TO BE DONE: Can you quote the records below in full, word for word?

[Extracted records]
▬▬▬▬▬▬

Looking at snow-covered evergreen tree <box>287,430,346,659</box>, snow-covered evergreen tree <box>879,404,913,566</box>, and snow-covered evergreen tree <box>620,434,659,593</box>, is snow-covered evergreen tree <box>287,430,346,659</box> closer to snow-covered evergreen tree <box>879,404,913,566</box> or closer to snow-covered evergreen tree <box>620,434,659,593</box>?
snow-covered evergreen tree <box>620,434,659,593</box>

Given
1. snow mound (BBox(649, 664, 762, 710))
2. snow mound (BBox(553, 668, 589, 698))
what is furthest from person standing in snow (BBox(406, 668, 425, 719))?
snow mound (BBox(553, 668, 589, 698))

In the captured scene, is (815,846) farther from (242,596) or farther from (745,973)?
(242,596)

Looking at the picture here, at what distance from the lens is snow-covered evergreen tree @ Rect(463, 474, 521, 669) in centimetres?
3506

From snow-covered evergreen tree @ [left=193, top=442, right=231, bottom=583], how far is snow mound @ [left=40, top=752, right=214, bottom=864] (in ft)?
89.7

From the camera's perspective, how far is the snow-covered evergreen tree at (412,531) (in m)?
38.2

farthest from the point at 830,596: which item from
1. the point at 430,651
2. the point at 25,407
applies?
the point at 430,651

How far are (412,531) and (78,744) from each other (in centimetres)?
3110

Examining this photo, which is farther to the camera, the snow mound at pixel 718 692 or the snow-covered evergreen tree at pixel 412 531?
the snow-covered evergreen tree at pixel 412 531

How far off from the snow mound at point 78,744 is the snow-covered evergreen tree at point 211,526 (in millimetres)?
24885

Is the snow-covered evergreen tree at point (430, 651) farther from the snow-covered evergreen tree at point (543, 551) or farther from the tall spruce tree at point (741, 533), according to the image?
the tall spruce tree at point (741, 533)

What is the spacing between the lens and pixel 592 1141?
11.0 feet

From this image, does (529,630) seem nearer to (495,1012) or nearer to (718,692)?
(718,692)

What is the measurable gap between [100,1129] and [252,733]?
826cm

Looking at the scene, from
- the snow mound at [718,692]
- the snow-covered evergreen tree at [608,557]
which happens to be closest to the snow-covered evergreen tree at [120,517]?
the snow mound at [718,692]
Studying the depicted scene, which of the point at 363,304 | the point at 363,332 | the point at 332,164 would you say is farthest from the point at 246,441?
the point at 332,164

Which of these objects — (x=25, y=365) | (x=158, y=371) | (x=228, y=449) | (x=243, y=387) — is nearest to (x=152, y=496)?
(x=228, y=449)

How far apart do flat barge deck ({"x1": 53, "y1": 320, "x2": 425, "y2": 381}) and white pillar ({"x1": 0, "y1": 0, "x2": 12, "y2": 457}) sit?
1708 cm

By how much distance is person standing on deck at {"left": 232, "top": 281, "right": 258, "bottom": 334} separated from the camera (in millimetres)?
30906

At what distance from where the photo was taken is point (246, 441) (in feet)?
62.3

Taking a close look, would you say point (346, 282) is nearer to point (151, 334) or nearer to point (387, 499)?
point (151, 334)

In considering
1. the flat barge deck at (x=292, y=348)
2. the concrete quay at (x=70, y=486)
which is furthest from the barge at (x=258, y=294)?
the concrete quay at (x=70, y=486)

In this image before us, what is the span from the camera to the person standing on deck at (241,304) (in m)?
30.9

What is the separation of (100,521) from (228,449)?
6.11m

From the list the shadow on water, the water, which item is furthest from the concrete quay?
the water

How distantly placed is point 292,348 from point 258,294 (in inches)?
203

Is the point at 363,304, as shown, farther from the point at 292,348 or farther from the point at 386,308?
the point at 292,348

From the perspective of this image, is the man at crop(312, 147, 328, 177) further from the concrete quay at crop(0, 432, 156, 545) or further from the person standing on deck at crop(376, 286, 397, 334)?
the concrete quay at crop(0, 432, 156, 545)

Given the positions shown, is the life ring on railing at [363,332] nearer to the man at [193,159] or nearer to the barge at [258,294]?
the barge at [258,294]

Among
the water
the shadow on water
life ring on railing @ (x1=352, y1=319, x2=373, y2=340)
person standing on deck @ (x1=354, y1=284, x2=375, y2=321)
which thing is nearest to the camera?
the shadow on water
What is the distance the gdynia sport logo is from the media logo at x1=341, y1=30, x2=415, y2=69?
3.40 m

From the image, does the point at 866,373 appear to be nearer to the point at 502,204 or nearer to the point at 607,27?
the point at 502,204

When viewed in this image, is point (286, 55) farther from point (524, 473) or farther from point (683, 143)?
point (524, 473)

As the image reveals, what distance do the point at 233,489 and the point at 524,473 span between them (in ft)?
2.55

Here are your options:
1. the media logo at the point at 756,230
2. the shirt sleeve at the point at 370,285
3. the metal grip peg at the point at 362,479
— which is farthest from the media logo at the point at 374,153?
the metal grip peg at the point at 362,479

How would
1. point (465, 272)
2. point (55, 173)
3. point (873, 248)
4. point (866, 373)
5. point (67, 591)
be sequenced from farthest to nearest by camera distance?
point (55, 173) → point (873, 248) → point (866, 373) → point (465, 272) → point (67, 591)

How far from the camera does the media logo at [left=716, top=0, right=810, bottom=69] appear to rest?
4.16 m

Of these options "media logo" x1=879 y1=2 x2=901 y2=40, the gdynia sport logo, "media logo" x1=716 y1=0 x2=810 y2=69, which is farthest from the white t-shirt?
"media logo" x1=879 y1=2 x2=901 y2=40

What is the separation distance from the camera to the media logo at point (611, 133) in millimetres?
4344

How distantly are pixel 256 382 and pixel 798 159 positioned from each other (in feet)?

▬▬▬▬▬▬

RESPONSE TO THIS EXERCISE:
Looking at snow-covered evergreen tree <box>287,430,346,659</box>, snow-covered evergreen tree <box>879,404,913,566</box>, and snow-covered evergreen tree <box>620,434,659,593</box>, is snow-covered evergreen tree <box>287,430,346,659</box> closer to snow-covered evergreen tree <box>879,404,913,566</box> or closer to snow-covered evergreen tree <box>620,434,659,593</box>?
snow-covered evergreen tree <box>620,434,659,593</box>

Given
1. snow mound (BBox(649, 664, 762, 710))
2. snow mound (BBox(553, 668, 589, 698))
what is furthest from person standing in snow (BBox(406, 668, 425, 719))?
snow mound (BBox(553, 668, 589, 698))

In the captured scene, is (815,846) farther from (242,596) or farther from (745,973)?
(242,596)

Looking at the picture here, at what distance from the lens is snow-covered evergreen tree @ Rect(463, 474, 521, 669) in centimetres?
3506

From snow-covered evergreen tree @ [left=193, top=442, right=231, bottom=583], how far is snow mound @ [left=40, top=752, right=214, bottom=864] (in ft)?
89.7

From the camera's perspective, how far is the snow-covered evergreen tree at (412,531) (in m)?
38.2

farthest from the point at 830,596: which item from
1. the point at 430,651
2. the point at 25,407
applies?
the point at 430,651

How far are (412,531) and (78,744) from each other (in centimetres)?
3110

Examining this photo, which is farther to the camera, the snow mound at pixel 718 692 or the snow-covered evergreen tree at pixel 412 531?
the snow-covered evergreen tree at pixel 412 531

How far off from the snow mound at point 78,744 is the snow-covered evergreen tree at point 211,526 (in millimetres)?
24885

Is the snow-covered evergreen tree at point (430, 651) farther from the snow-covered evergreen tree at point (543, 551) or farther from the tall spruce tree at point (741, 533), according to the image?
the tall spruce tree at point (741, 533)

What is the spacing between the lens and pixel 592 1141?
11.0 feet

From this image, does (529,630) seem nearer to (495,1012) or nearer to (718,692)?
(718,692)

What is the measurable gap between [100,1129] and [252,733]?
826cm

Looking at the scene, from
- the snow mound at [718,692]
- the snow-covered evergreen tree at [608,557]
which happens to be closest to the snow-covered evergreen tree at [120,517]?
the snow mound at [718,692]
Studying the depicted scene, which of the point at 363,304 | the point at 363,332 | the point at 332,164 would you say is farthest from the point at 246,441?
the point at 332,164

Which of these objects — (x=25, y=365) | (x=158, y=371) | (x=228, y=449) | (x=243, y=387) — is nearest to (x=152, y=496)?
(x=228, y=449)

How far apart do flat barge deck ({"x1": 53, "y1": 320, "x2": 425, "y2": 381}) and white pillar ({"x1": 0, "y1": 0, "x2": 12, "y2": 457}) sit?
1708 cm

By how much distance is person standing on deck at {"left": 232, "top": 281, "right": 258, "bottom": 334} separated from the camera (in millimetres)?
30906

At what distance from where the photo was taken is point (246, 441) (in feet)?
62.3

Taking a close look, would you say point (346, 282) is nearer to point (151, 334) or nearer to point (387, 499)?
point (151, 334)

In considering
1. the flat barge deck at (x=292, y=348)
2. the concrete quay at (x=70, y=486)
which is furthest from the barge at (x=258, y=294)?
the concrete quay at (x=70, y=486)

In this image before us, what is the span from the camera to the person standing on deck at (241,304) (in m)?
30.9

What is the separation of (100,521) from (228,449)?
6.11m

From the list the shadow on water, the water, which item is furthest from the concrete quay?
the water

How distantly placed is point 292,348 from point 258,294 (in inches)?
203

Is the point at 363,304, as shown, farther from the point at 292,348 or farther from the point at 386,308?
the point at 292,348

From the perspective of this image, is the man at crop(312, 147, 328, 177) further from the concrete quay at crop(0, 432, 156, 545) or further from the person standing on deck at crop(376, 286, 397, 334)?
the concrete quay at crop(0, 432, 156, 545)

Given the positions shown, is the life ring on railing at [363,332] nearer to the man at [193,159] or nearer to the barge at [258,294]?
the barge at [258,294]

Among
the water
the shadow on water
life ring on railing @ (x1=352, y1=319, x2=373, y2=340)
person standing on deck @ (x1=354, y1=284, x2=375, y2=321)
which thing is nearest to the camera?
the shadow on water
What is the distance the gdynia sport logo is from the media logo at x1=341, y1=30, x2=415, y2=69?
3.40 m

From the image, does the point at 866,373 appear to be nearer to the point at 502,204 or nearer to the point at 607,27?
the point at 502,204

When viewed in this image, is point (286, 55) farther from point (524, 473) or farther from point (683, 143)?
point (524, 473)

As the image reveals, what distance do the point at 233,489 and the point at 524,473 span between them (in ft)?
2.55

Here are your options:
1. the media logo at the point at 756,230
2. the shirt sleeve at the point at 370,285
3. the metal grip peg at the point at 362,479
— which is farthest from the media logo at the point at 374,153?
the metal grip peg at the point at 362,479

How would
1. point (465, 272)
2. point (55, 173)
3. point (873, 248)
4. point (866, 373)
5. point (67, 591)
be sequenced from farthest to nearest by camera distance?
point (55, 173) → point (873, 248) → point (866, 373) → point (465, 272) → point (67, 591)

How far from the camera does the media logo at [left=716, top=0, right=810, bottom=69] appear to rest?
4.16 m

Of these options "media logo" x1=879 y1=2 x2=901 y2=40, the gdynia sport logo, "media logo" x1=716 y1=0 x2=810 y2=69, which is farthest from the white t-shirt?
"media logo" x1=879 y1=2 x2=901 y2=40

What is the separation distance from the camera to the media logo at point (611, 133) in millimetres?
4344

How distantly are pixel 256 382 and pixel 798 159 positioned from each other (in feet)?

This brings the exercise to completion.